Jim Fulton wrote:
> I think we need to have a much more basic discussion.
> IMO deprecation was a reasonable thing to try that hasn't really
> worked out well. People find deperecation warnings to be very
> annoying and I don't think it's going to be practical to make
> backward-concompatable changes when eggs are used. I suggest that
> generally, in the future, eggs should not be deprecated but just end-
> of-lifed. When we are tempted to make a backward cincompatible to a
> package, we should create a new one. Generally, there is little cost
> in just leaving old packages around.
> Unfortunately, there are two poitentially significant costs in
> keeping obsolete eggs:
> 1. They may break with newer Python versions. :(
> 2. The may be in the dependencies of other eggs. If they are used
> internally, then, of course, the dependent eggs can be rewritten to
> use newer non-obsolete eggs. In other cases, like zope.app, the
> dependency exists to provide some feature and can't be removed
> without introducing a backward-incompatible change to the dependent egg.
> Honestly, I'm not sure how to deal with these issues, especially the
> later. Maybe for collection eggs like zope.app, we have to accept
> deprecation and backward-incompatible changes, at least for a while.
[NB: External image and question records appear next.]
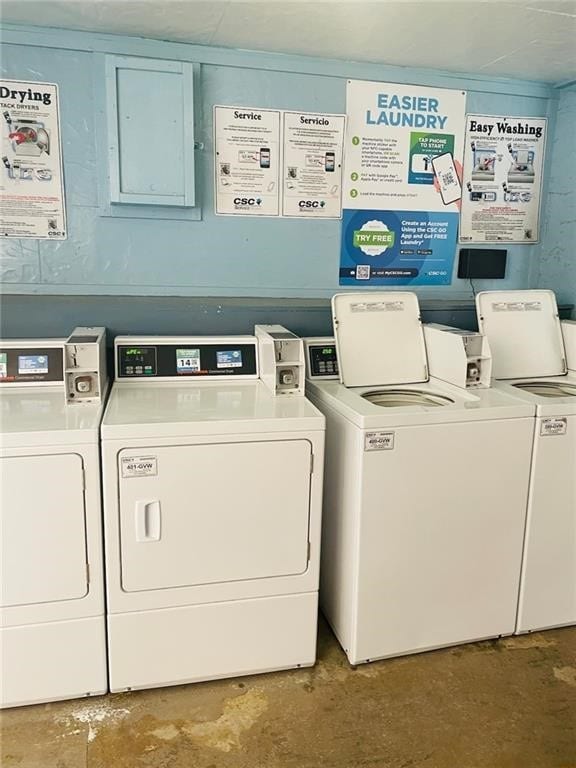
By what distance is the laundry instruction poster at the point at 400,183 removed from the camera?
2.79 m

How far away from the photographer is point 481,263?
304cm

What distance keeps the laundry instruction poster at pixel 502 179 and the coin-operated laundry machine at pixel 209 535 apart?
5.11 feet

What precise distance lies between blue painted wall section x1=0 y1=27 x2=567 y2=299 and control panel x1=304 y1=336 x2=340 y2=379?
33 centimetres

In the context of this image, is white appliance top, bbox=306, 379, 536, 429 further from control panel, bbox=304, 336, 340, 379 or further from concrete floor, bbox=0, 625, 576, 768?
concrete floor, bbox=0, 625, 576, 768

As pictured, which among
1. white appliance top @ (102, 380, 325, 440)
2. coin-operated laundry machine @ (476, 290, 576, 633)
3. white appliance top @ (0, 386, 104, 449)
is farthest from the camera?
coin-operated laundry machine @ (476, 290, 576, 633)

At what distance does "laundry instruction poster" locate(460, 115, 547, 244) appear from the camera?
2.96 m

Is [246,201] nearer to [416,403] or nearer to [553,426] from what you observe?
[416,403]

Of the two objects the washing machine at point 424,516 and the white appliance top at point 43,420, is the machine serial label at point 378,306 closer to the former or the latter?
the washing machine at point 424,516

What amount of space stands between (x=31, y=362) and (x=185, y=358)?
24.3 inches

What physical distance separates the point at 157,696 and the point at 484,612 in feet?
4.24

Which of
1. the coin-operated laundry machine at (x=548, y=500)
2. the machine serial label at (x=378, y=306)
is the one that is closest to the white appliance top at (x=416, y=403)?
the coin-operated laundry machine at (x=548, y=500)

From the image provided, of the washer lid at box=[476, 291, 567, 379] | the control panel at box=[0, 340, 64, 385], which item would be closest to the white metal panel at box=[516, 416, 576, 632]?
the washer lid at box=[476, 291, 567, 379]

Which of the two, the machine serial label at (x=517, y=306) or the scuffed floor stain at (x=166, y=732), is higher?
the machine serial label at (x=517, y=306)

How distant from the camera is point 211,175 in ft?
8.70
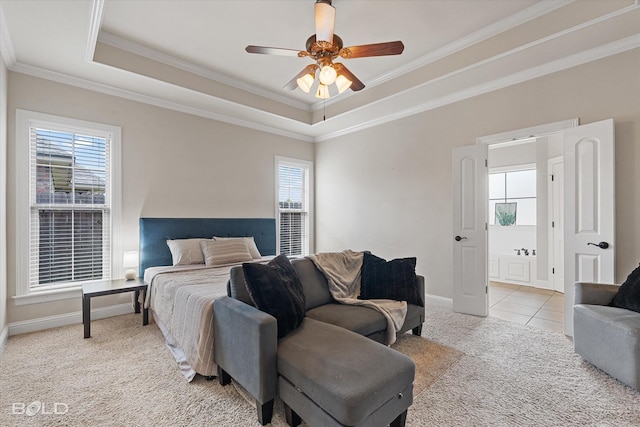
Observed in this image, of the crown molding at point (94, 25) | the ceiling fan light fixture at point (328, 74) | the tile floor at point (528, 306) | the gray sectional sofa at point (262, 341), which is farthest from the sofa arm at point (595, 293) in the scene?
the crown molding at point (94, 25)

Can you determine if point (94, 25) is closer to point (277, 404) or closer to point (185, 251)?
point (185, 251)

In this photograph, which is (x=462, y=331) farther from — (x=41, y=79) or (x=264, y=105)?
(x=41, y=79)

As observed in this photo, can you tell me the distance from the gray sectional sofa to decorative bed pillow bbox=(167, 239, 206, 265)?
1872 millimetres

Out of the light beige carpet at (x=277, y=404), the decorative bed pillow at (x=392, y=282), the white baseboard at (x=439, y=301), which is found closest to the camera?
the light beige carpet at (x=277, y=404)

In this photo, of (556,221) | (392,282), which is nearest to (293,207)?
(392,282)

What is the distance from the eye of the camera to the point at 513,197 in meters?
6.16

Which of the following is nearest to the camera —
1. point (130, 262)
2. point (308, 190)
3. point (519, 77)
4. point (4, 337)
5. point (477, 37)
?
point (4, 337)

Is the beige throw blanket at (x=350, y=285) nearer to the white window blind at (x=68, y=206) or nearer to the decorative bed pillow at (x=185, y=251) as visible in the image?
the decorative bed pillow at (x=185, y=251)

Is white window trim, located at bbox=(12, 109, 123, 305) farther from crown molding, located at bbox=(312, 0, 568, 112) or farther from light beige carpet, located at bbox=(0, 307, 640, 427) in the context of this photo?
crown molding, located at bbox=(312, 0, 568, 112)

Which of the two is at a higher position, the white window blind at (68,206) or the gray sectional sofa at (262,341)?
the white window blind at (68,206)

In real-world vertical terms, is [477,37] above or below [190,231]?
above

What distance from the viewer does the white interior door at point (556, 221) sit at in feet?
16.4

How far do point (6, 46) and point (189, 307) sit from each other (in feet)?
9.76

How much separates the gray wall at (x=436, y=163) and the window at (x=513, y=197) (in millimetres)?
3034
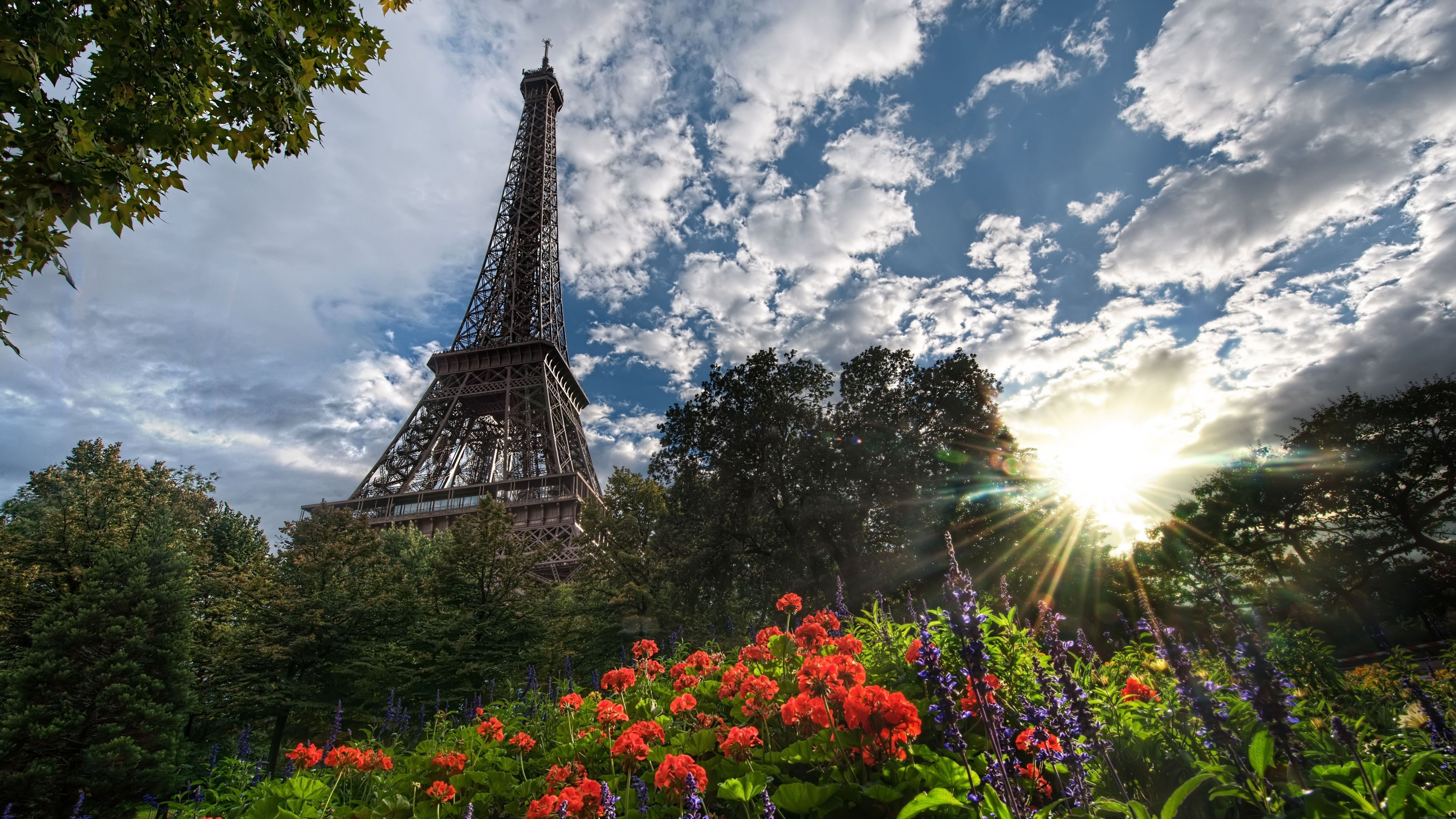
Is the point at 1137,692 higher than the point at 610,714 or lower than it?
lower

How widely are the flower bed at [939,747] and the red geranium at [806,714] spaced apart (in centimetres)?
1

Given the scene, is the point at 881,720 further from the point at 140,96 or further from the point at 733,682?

Are you talking only about whole eggs here, or also about changes to APIs
within eggs that are deemed to have a right to exist?
Deprecation of APIs within a package works reasonably well as we do it now,
imho. If you look at other systems, e.g. the Java APIs, deprecations tend to
take place, though often deprecated APIs are never removed (which has the
downside that they continue to clutter the namespace and sometimes they
could be harmful by design). Deprecation warnings are important here,
because it gives people a fighting chance of forward migrating their code.
Without warnings, we'll have a lot of people that simply get locked into a
version, and find that two or three versions down the line an upgrade would
really mean a rewrite.
Deprecation of entire eggs (e.g. we don't need it anymore, or we think it
needs to move to a different namespace, or we want to break it up into
smaller pieces or amalgamate with some other pieces to make a bigger
package) is kind of a non-issue as far as eggs are concerned. Eggs are
versioned, and people can always depend on specific "old" eggs even if
they're not actively maintained or ship as part of the main Zope 3
As far as "the system" is concerned (whatever you want to call the system,
but let's say that we mean the collection of eggs that we ship as Zope 3 and
promote as a cohesive platform for people to develop on top of) I think we
still need some type of deprecation when we decide to stop packaging up
particular eggs. Say someone is used to downloading and using the standard
Zope 3 distribution (or a particular distribution) - they will assume that
all those packages remain there. When they upgrade, they don't want to
suddenly find that something's gone missing. That's where I suggest we have
a "deprecated-in-version-x" meta-egg that someone can depend on if they need
to get particular packages that no longer exist in the form they used to. It
can ship with Zope 3, ship disabled, or not ship but be documented as the
way to get back the things that were moved, so that developers can
understand the implications of package removals/end-of-life on their own
code and have time to take action accordingly.